ストロベリージャム

三河怜

ストロベリージャム

「そういうわけで皆、よく来てくれました」

 席を立って話すのは、アホ毛に特徴的なサイドテール、オーバーオールに身を包んだ少女、大谷成。

 ソファーや椅子に腰かけるのは五人の少女だ。

 ちょっと不思議なほんわか少女、太宰葉子。

 委員長のような分かりやすく真面目な、藤ヶ谷雫。

 負けず嫌いの櫛田クミコ。

 とっても頭の良い、春遠千夏。

 誰とでも仲の良く、絶賛初恋中の吉田小花だ。


  えーと、と話す内容を成は思い出して。

 「小花ちゃんの初恋を応援しようってことでその、集まりまし、た」

 「はいはい、少しお邪魔しますよ」

  そういってお茶とスコーンを持ってきてくれるのは私の叔父の和正おじさんだ。

  丸眼鏡と糸目でものすごく胡散臭そうだけどもパンを焼くのは上手いし優しい良いおじさんだ。突然の集まりにもかかわらずこうして家の居間を貸してくれている。いい人、だと思う。

「おじさんは黙ってて」

「はいはい、下の店にいるから何かあったら降りてくるなりスマホでよろしくね」

  ごゆっくりーと和正おじさんは出ていった。

「気を取り直して」

 こほんと、咳払いして話を勧めようと口を開く。

「このスコーンおいしいー」

「そこは聞くところだよ、葉子ちゃん」

 雫ちゃんの言葉で、とりあえず葉子ちゃんもこっちを向いたので強引に話すを進めようと決めて。

「小花ちゃんの恋を応援したいわけです」

「それは皆、知ってるけども成ちゃん、本一杯読んでるしなんとかならない?」

 千夏ちゃんの言葉に視線を泳がす。同時に小花ちゃんが深々とためいきをついた。

 言うのは恥ずかしいが仕方ない、と決めて。

「うん、ダメだったから皆を頼ろうという流れです」

 吊り橋効果やらお呪いまで試してみたが効果がなかった、というより小花ちゃんが動かないことにははじまらない。

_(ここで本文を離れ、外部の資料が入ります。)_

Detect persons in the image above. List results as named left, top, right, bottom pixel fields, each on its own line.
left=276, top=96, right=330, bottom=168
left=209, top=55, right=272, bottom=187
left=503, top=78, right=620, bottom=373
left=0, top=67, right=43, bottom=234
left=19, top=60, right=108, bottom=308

 なので、その気にさせるほうが先というわけでこうして皆の力を借りるわけだ。

 話していると葉子ちゃんが再びスコーンをリスのように食べ始めたが気にしない。

 千夏ちゃんが挙手すればどうぞ、と発言を促す。

「小花ちゃんが、次郎おじさんのこと好きなのは知ってるけど、まず、どうしたいの?」

 その言葉に小花ちゃんへと皆が視線を向けた。

「そ、その……一緒に二人っきりでおでかけ、とか」

「つまりデートね」

 雫ちゃんの言葉に小花ちゃんは顔を赤くしてこくこく頷く。

「普通に誘えばいいのに。デートしよって」

「それが出来たら苦労しないよ」

「そうだよ!」

 千夏ちゃんが首をかしげると小花ちゃんとクミコちゃんが答えるがなんで、クミコちゃん席を立って力強く言ってるのか?

 こっちが見ていることに気づいてあわててクミコちゃんが座った。

「とりあえずノートに次郎おじさんについて調べてみたから見てね」

  中央に置かれたノートを回し読みする。クミコちゃんがすごい真剣なのはなんでだろう?

  そしてスコーン3個目に突入する葉子ちゃんに目を向ける。放っておくといつまでも食べてそうだ。

「葉子ちゃんは、その、好きな人いないの?」

「いるよ? パパとママ」

 きょとんとしている。うん、この子はこういう子だ。大事にしよう。

「うん、なんとなーくそんな気がしてたよ……じゃあ、葉子ちゃんのパパとママってどうやって仲良くなったの?」

「んー。どうだったかな。今聞いてもいい?」

 スコーン食べさせるよりはいいかもしれないと思ったので頷いておくと携帯電話を早速使い始める。

「あ、パパ? うん、今ね、成ちゃんちのおじさんちだよー、えへへースコーンがおいしいんだよー。 え? 何でかけたのか?」

 なんでだっけ? と葉子ちゃんがこっちを見ればノートを見せる、こくこくと葉子ちゃんは頷いて。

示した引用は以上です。